Thus, (4.5) implies (4.3).

We observe that without loss of generality we can assume that in (4.1) $$f_j$$ are nonincreasing functions on $$\mathbb {R}_+$$ with $$f_j(+\infty )=0$$ that vanish off $$\mathbb {R}_+$$ $$(j=1,\ldots ,n).$$ Indeed, let f be defined by (4.1). Let $$\sigma \in \Omega _n$$ (recall that by $$\Omega _n$$ we denote the collection of all permutations of the set $$\{1,\dots ,n\}$$). We consider the iterated rearrangement $$\mathcal R_\sigma f(t),\,\,t\in \mathbb {R}^n_+.$$ We have

\begin{aligned} \mathcal R_\sigma f(t)=\min _{1\le j\le n}f_j^*(t_j), \quad t=(t_1,\ldots ,t_n)\in \mathbb {R}^n_+ \end{aligned}
(4.6)

for any $$\sigma \in \Omega _n.$$ To show this, it is sufficient to use the following observation: if $$g(x)\ge 0\,\,(x\in \mathbb {R}), \,\,a\ge 0,$$ and $$h(x)=\min (g(x),a),$$ then $$h^*(t)=\min (g^*(t), a).$$

It is easy to obtain the rearrangement of the function $$\Phi =\mathcal R_\sigma f$$ in an explicit form.

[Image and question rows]
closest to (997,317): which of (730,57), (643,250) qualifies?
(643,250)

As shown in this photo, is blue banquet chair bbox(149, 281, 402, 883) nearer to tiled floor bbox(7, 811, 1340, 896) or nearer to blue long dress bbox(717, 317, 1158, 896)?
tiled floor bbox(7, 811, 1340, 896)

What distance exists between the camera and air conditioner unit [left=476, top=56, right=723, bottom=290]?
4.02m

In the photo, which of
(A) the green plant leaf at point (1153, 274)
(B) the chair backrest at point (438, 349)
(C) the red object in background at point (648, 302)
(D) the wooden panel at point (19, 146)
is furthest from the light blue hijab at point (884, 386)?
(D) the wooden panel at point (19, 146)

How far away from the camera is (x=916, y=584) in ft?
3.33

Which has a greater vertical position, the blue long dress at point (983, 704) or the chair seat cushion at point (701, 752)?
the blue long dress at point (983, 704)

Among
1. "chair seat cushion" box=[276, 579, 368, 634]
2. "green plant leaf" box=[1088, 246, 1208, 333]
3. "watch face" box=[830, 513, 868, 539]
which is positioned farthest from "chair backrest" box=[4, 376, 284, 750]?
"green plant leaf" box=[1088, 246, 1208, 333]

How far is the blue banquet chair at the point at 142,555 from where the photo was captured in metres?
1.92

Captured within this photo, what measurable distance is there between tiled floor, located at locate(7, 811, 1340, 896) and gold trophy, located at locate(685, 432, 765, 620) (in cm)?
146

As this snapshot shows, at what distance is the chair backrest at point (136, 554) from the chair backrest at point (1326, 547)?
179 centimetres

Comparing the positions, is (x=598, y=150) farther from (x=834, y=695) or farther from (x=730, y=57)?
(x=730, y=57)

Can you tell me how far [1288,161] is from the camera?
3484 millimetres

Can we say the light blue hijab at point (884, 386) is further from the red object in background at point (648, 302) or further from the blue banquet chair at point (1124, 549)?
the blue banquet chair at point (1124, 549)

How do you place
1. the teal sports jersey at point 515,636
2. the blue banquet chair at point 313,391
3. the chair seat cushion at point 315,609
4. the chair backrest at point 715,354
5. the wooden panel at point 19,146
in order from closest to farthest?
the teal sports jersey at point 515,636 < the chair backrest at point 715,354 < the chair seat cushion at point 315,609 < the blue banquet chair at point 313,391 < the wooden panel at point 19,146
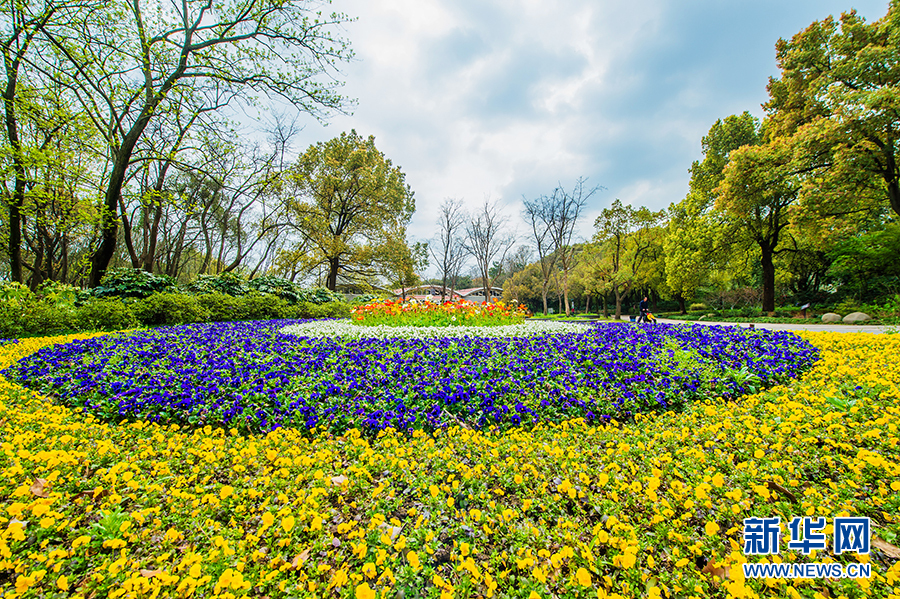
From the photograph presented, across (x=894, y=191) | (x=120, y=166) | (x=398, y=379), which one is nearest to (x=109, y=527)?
(x=398, y=379)

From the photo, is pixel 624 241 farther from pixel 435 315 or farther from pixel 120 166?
pixel 120 166

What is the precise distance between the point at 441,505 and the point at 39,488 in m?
2.39

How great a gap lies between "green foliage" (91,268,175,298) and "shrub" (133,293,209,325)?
3.82 feet

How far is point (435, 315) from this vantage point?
27.6 feet

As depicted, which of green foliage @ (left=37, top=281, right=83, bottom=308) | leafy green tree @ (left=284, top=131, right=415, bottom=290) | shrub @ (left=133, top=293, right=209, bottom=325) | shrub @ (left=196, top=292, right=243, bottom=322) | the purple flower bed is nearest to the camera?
the purple flower bed

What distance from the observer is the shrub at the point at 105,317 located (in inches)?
296

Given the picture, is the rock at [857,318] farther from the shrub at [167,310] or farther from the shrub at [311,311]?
the shrub at [167,310]

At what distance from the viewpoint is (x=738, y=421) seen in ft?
8.91

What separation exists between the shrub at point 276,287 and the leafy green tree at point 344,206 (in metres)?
4.95

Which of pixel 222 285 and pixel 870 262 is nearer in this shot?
pixel 222 285

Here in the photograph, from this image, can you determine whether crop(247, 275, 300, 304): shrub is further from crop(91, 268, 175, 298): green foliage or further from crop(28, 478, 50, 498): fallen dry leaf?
crop(28, 478, 50, 498): fallen dry leaf

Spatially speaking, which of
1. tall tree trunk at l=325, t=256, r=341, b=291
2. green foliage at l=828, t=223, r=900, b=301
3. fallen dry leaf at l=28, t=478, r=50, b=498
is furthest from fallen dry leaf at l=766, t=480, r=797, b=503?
Answer: green foliage at l=828, t=223, r=900, b=301

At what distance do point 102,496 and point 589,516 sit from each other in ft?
9.44

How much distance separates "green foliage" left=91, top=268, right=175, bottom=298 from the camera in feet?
30.5
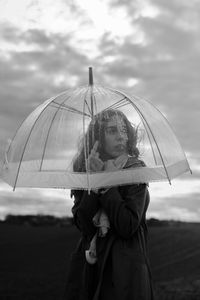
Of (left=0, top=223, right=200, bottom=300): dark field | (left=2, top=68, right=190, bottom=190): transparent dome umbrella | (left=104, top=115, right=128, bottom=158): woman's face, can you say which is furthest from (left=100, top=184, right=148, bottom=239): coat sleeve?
(left=0, top=223, right=200, bottom=300): dark field

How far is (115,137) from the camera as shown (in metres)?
3.50

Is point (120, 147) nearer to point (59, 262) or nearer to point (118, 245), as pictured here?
point (118, 245)

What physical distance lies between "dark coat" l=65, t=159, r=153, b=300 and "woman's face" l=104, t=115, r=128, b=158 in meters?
0.25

Jobs:
1. Answer these questions from the passage on iterated rearrangements:
(a) What collection does Ω_n denote?
(b) In the stated observation, what is h*(t) when h(x) = min(g(x), a)?
(c) What value may each f_j be assumed to take at +∞?
2. Extend the passage on iterated rearrangements, picking up after its final sentence.
The rows have nothing to do with the passage on iterated rearrangements.

Answers provided:
1.
(a) The collection of all permutations of the set {1, …, n}.
(b) h*(t) = min(g*(t), a).
(c) f_j(+∞) = 0.

2.
### Theorem 4.3

Let $$\varphi _j$$ be nonnegative nonincreasing and left-continuous functions on $$\mathbb {R}_+$$ with $$\varphi _j(+\infty )=0$$ $$(j=1,\ldots ,n)$$. Set

\begin{aligned} \Phi (x)=\min _{1\le j\le n}\varphi _j(x_j), \,\,\, x=(x_1,\ldots ,x_n)\in \mathbb {R}_+^n. \end{aligned}
(4.7)

Then

\begin{aligned} \Phi ^*(t)=\sup \{\Phi (u):\prod _{j=1}^n u_j=t,\,\,\,u_j>0\} \end{aligned}
(4.8)

for any $$t>0.$$

### Proof

Fix $$t>0.$$ Assume that

\begin{aligned} \prod _{j=1}^n u_j=t, \quad u_j>0. \end{aligned}

Since the function $$\Phi$$ decreases in each variable $$x_j\in \mathbb {R}_+,$$ we have $$\Phi (x)\ge \Phi (u)$$ for any $$x\in (0,u_1]\times \cdots \times (0,u_n]$$, that is, for any x from a set of measure t. By (2.2), this implies that $$\Phi ^*(t)\ge \Phi (u).$$ Denoting

\begin{aligned} \omega (t)=\sup \{\Phi (u):\prod _{j=1}^n u_j=t,\,\,\,u_j>0\}, \end{aligned}

we have that $$\Phi ^*(t)\ge \omega (t)$$. Let $$\varepsilon >0$$. Denote $$y=\Phi ^*(t)-\varepsilon$$. Then $$\lambda _\Phi (y)\ge t.$$ Thus, by (4.2),

\begin{aligned} \prod _{j=1}^n\lambda _{\varphi _j}(y)\ge t. \end{aligned}

Therefore, there exist $$\tilde{u}_j\le \lambda _{\varphi _j}(y)$$ $$(j=1,\ldots ,n)$$ such that

\begin{aligned} \prod _{j=1}^n \tilde{u}_j=t. \end{aligned}
(4.9)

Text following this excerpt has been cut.